## Task objective
Beginning at the line with "Volvo XC60 B5" in the records below, return each line up to and including the last, exactly as it stands, but not the pictures.

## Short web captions
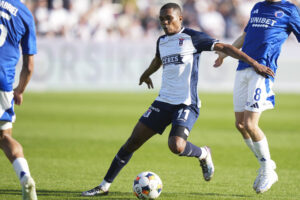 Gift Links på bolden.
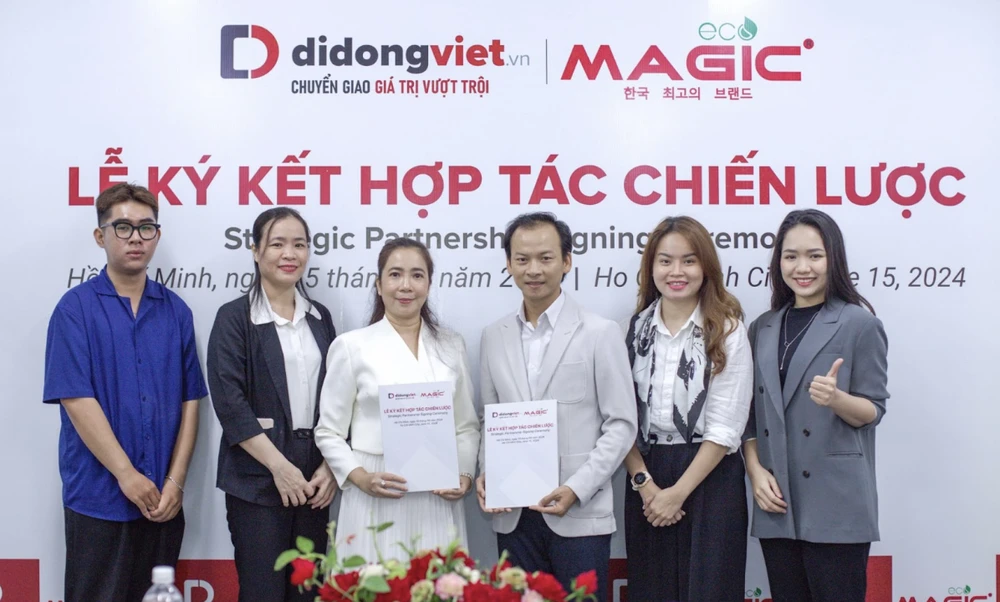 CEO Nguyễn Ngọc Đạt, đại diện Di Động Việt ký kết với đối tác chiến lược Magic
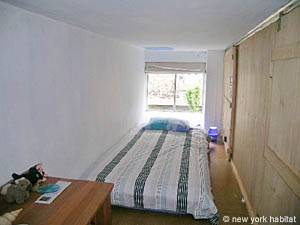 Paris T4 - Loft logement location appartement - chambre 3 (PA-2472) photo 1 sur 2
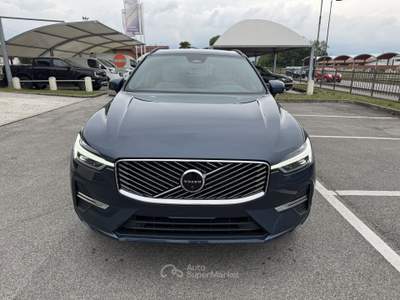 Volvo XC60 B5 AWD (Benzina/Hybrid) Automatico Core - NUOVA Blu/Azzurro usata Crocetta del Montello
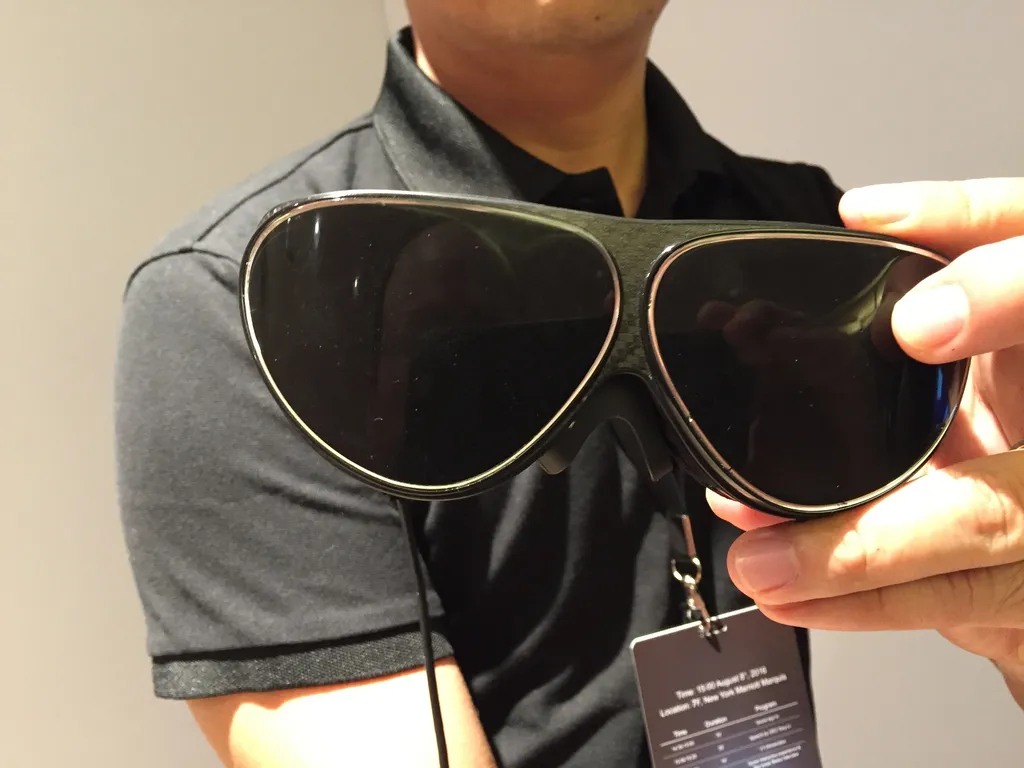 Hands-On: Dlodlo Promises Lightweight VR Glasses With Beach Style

## Your solution
 Volvo XC60 B5 AWD (Benzina/Hybrid) Automatico Core - NUOVA Blu/Azzurro usata Crocetta del Montello
 Hands-On: Dlodlo Promises Lightweight VR Glasses With Beach Style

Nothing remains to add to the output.